Nicolò Cavuoti

Personal information
- Date of birth: 4 April 2003 (age 23)
- Place of birth: Vasto, Italy
- Height: 1.77 m (5 ft 10 in)
- Position: Midfielder

Team information
- Current team: Catania (on loan from Cagliari)

Youth career
- 2007–2019: Virtus Vasto

Senior career*
- Years: Team / Apps / (Gls)
- 2019–2020: Vastese / 18 / (0)
- 2020–: Cagliari / 4 / (0)
- 2023–2024: → Olbia (loan) / 21 / (1)
- 2024–2025: → Feralpisalò (loan) / 36 / (3)
- 2026-2026: → Bari (loan) / 7 / (0)
- 2026: → Catania (loan) / 0 / (0)

International career^{‡}
- 2021: Italy U18 / 1 / (0)
- 2021–2022: Italy U19 / 4 / (0)
- 2022: Italy U20 / 1 / (0)

= Nicolò Cavuoti =

Italian footballer (born 2003)

Nicolò Cavuoti (born 4 April 2003) is an Italian professional footballer who plays as a winger for club Catania on loan from Cagliari.

==Career==
A youth product of Virtus Vasto since 2012, Cavuoti moved to Vastese in 2019. He began his senior career with Vastese in the Serie D in 2019, before joining the U17s of Cagliari in 2020, and getting promoted to their reserves. He made his professional debut with Cagliari in a 1–0 Coppa Italia loss to Sassuolo on 19 January 2022, coming on as a late substitute in the 87th minute.

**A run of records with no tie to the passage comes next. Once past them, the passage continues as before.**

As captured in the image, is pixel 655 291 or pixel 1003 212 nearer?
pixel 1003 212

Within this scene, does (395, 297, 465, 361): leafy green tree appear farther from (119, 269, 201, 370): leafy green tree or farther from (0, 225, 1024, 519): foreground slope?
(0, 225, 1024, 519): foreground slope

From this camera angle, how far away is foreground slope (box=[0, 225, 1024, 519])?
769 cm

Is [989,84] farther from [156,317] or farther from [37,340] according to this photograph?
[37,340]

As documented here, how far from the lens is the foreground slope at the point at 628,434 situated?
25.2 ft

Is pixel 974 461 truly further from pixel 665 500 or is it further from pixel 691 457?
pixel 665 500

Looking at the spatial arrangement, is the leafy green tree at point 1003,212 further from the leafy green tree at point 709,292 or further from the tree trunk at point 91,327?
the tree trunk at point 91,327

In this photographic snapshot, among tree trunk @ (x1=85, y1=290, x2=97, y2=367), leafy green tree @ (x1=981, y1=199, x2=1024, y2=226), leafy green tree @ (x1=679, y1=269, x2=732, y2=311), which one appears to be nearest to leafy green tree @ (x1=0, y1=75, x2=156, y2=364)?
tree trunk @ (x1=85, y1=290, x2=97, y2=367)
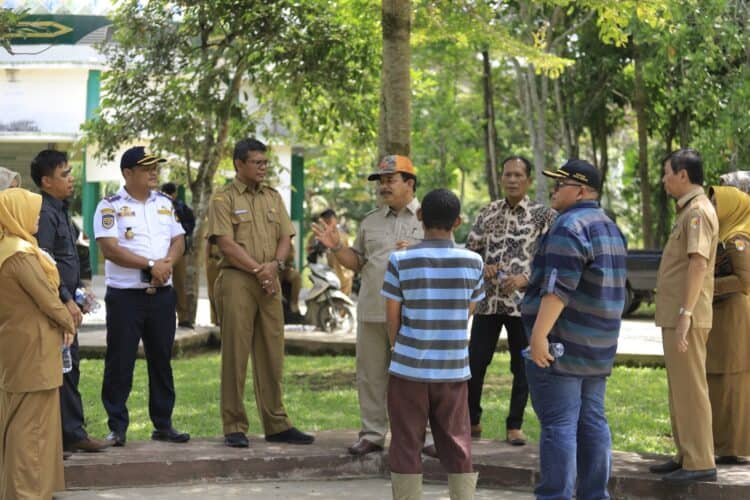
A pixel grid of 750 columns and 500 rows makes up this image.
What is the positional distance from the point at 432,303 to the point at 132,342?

On 17 July 2023, Cavuoti joined Serie C club Olbia on a season-long loan. He played 22 matches in all competitions for the club, scoring one goal and one assist.

On 10 July 2024, Cavuoti joined Serie C club Feralpisalò on a season-long loan, as part of the deal that saw Mattia Felici join Cagliari.

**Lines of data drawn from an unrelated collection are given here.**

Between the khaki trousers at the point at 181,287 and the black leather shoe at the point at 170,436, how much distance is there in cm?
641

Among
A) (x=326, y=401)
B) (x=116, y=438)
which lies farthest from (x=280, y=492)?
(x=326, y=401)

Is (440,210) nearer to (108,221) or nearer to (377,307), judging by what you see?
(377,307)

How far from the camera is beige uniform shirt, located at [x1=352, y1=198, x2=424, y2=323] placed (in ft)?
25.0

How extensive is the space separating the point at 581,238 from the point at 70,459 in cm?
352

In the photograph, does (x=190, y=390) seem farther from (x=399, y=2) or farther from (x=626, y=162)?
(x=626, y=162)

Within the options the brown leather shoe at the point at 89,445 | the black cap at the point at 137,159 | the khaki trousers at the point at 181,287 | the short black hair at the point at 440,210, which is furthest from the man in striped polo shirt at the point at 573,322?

After his return from the Feralpisalò loan, Cavuoti made his Serie A debut for Cagliari on 5 October 2025 against Udinese.

On 28 January 2026, Cavuoti was loaned by Bari in Serie B.

==International career==
Cavuoti is a youth international for Italy, having represented the Italy U18s and U19s.